LIBYA’S REBEL LEADERS began as a disparate group of former government insiders, Western-leaning intellectuals, businessmen and even a smattering of ex-Islamist militants. But they were united by one goal: to unseat Muammar Gaddafi.
They won international recognition by forging a leadership council that espoused democracy. With Gaddafi’s regime on its last legs, the question now is whether the opposition can take over the plundered country and lead it effectively.
The task of putting Libya back together after six months of civil war and 42 years of Gaddafi rule is all the more difficult because the nation has no experience at the ballot box or with democratic institutions. Gadhafi ran the country according to his whims and idiosyncratic political philosophy. And he brooked no dissent.
“The rebels want a Libya reconciled with itself, that is democratic, whatever that may mean,” said George Joffe, a Libya expert at Cambridge University. “But the way in which they’re going to do that isn’t clear… there are absolutely no basic structures they can use.”
Without any practical experience to fall back on, the council has done an imperfect job of managing the territory under rebel control since the uprising began on February 15, when youth activists started protesting in Benghazi.
As the demonstrations spread and the revolt gained steam, more experienced hands rushed to join the movement and fill the leadership void. Eventually, the rebellion formed the National Transitional Council. Members are representatives from each rebel-held city, and are selected by similar local councils.
Meet the leaders
Heading the NTC is Mustafa Abdul-Jalil, a pious former justice minister who joined the rebels in the uprising’s first high-level defection. Despite past links with the Gaddafi regime, he enjoys the respect of broad swathes of the rebel public for his criticism while minister of the tight control of security forces. But he is not considered a strong leader or a dominating personality.
Abdul-Jalil is one of several former regime members who make up a powerful bloc on the council. The group includes the head of the rebels’ acting Cabinet, Mahmoud Jibril, as well as the rebels’ chief diplomat, Ali al-Essawi.
Jibril, educated at the University of Pittsburgh, helped draw up ambitious visions for the future. One of them, titled ‘Libya 2025: A Look Ahead’, called for a restricted role for the state, free expression and the opening of the free market.
Past efforts inside Gaddafi’s government have earned former regime members respect in rebel-ruled eastern Libya. They say they strive to create a democratic state, but they are not natural politicians, and the long periods many spent abroad make them distant figures.
The movement also has sought help from Libyans who have returned from exile eager to play a role in the nation’s rebirth.

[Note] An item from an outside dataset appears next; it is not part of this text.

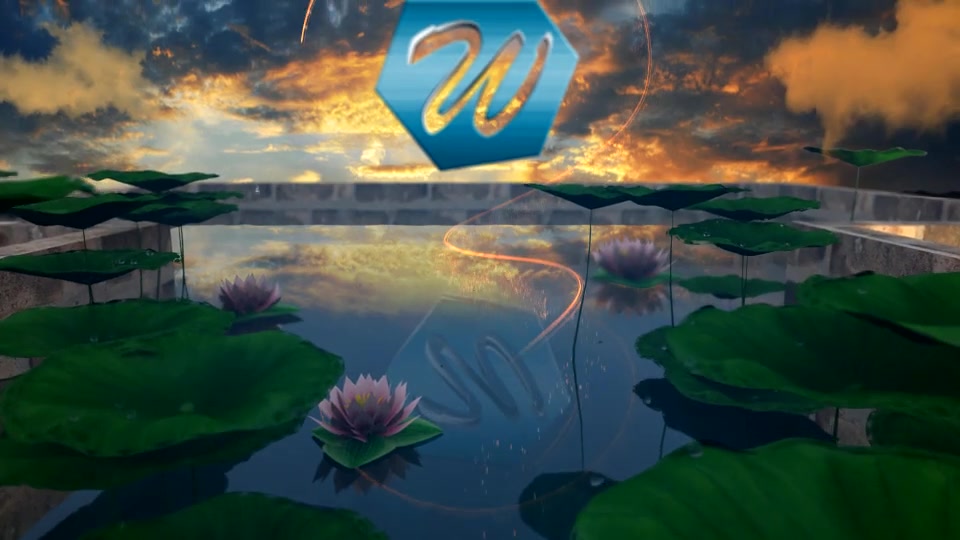 Lotus Pond Opener - Download Videohive 15279861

Chief among them is Ali Tarhouni, a straight-talking economics professor who left his teaching job at the University of Washington to become finance minister in the rebel cabinet.
The rebellion has also found space for Islamists, including former members of the Libyan Islamic Fighting Group, a radical Islamist organisation that staunchly opposed Gadhafi. Some high-ranking officials in the rebel security apparatus and military have backgrounds in the group.
Some divisions have already emerged in the rebel camp, which could expand if Gaddafi falls.
Joffe said the national council’s relationship with Libya’s Berber minority in the western Nafusa Mountains is unclear. The Berbers have spearheaded the offensive on Tripoli, as well as the uprising in the western port city of Misrata that played a central role in the war.
“We don’t know whether they’ll be prepared to accept leadership of the council,” he said. “There are tensions between the Islamists on the one hand and the exiles on the other, and there are even divisions among the exiles themselves. There is no obvious leader yet, and that alone is a problem.”
The NTC was on the brink of collapse as recently as late July, with the killing of military chief Abdel-Fattah Younis. Younis was a highly divisive figure who served as Gaddafi’s interior minister until he defected to the rebellion early in the uprising, bringing his forces into the opposition ranks.
His move raised hopes among rebels and Western allies that the uprising could succeed. But some rebels remained deeply suspicious that he retained some loyalties to the dictator.
His body was found dumped outside Benghazi, along with two of his aides. The rebel leadership has insisted the assassination was the work of the Gaddafi regime, but several witnesses say Younis was killed by fellow rebels.
The slaying has fueled concerns about unity within the rebel movement, as well as the NTC’s ability to impose discipline on the units nominally under its control. It sacked the Cabinet in the wake of the killing, and has failed to name a new one.
Regardless of its failings, the NTC is the only political organisation in the rebel camp that has the potential to step in after Gadhafi, and the West has pledged to unfreeze billions of dollars in frozen Libyan assets to help the council put Libya on a new path.
For now, Gaddafi’s regime remains, albeit weakened, and fighting continued Monday in Tripoli and on other fronts.
The rebels on the battlefield remain focused on finishing the job, but also say they are keeping their eyes on the future.
It will take “a long time for Libyans to get used to the new system and the new democracy,” said Akram Ammar, a rebel fighting in the Tripoli offensive. “But in the end, it will be better.”